**やること**:
a. 通学班についての文章から、「新年度、「担任の先生との面談」を含む言葉で始まり「一人一人、自己紹介をします。」で終わる部分を、そのまま書き出してください。
b. 通学班についての文章にある「それで最初の登校日には、親子全員がロビーに集まって顔合わせをすることになっていました。」という一文を英語に訳してください。
c. 通学班についての文章を読んで、次の質問に答えてください。
(i) 一つの通学班は何人くらいでしたか。
(ii) 子ども達を見送ったあと、お母さん達はどのくらいの時間その場で過ごしましたか。
(iii) 四月になると、最高学年の子は何になりますか。

**ページ抜粋**:
◇ ◇ ◇ ◇ ◇ ◇ ◇

3年生時代 その② 通学班と自己紹介

 新年度、「担任の先生との面談」と並んでもう一つ、こなさなければならないことがありました。それは「通学班の顔合わせ」です。
 私達の住んでいるマンションには、当時小学生の子供がたくさんいて、一班6~8人の通学班が常時二つから三つありました。またその頃は、朝子ども達が学校に出掛ける時にお母さん達が一緒にロビーまで出て行って、班の子ども達が揃うのを確認し、全員集まったところで「行ってらっしゃい!」と送り出すのが、このマンションの習わし(?)になっていました。(そうやって子ども達を見送った後、私達は何となくそのまま残って世間話をしたり、学校のことについて情報交換をしたりして、20~30分過ごしたものでした。今は子どもの数が減り、お母さん達も忙しくなって、その習慣はなくなってしまったようですが、あれはあれで、のんびりしたいい時間だったなあ…と思い出します。)

 四月になると新一年生が加わり、最高学年の子は新班長や新副班長になって、新しい班編成となります。それで最初の登校日には、親子全員がロビーに集まって顔合わせをすることになっていました。子ども達が一人一人、自己紹介をします。

◇ ◇ ◇ ◇ ◇ ◇ ◇

**データ欄**:
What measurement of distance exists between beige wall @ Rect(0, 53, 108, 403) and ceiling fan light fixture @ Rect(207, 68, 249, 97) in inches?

◇ ◇ ◇ ◇ ◇ ◇ ◇

**作業ごとの結果**:
a.
新年度、「担任の先生との面談」と並んでもう一つ、こなさなければならないことがありました。それは「通学班の顔合わせ」です。
 私達の住んでいるマンションには、当時小学生の子供がたくさんいて、一班6~8人の通学班が常時二つから三つありました。またその頃は、朝子ども達が学校に出掛ける時にお母さん達が一緒にロビーまで出て行って、班の子ども達が揃うのを確認し、全員集まったところで「行ってらっしゃい!」と送り出すのが、このマンションの習わし(?)になっていました。(そうやって子ども達を見送った後、私達は何となくそのまま残って世間話をしたり、学校のことについて情報交換をしたりして、20~30分過ごしたものでした。今は子どもの数が減り、お母さん達も忙しくなって、その習慣はなくなってしまったようですが、あれはあれで、のんびりしたいい時間だったなあ…と思い出します。)

 四月になると新一年生が加わり、最高学年の子は新班長や新副班長になって、新しい班編成となります。それで最初の登校日には、親子全員がロビーに集まって顔合わせをすることになっていました。子ども達が一人一人、自己紹介をします。

b. So on the first day of school, all the parents and children were to gather in the lobby and meet one another.

c.
(i) 6~8人
(ii) 20~30分
(iii) 新班長や新副班長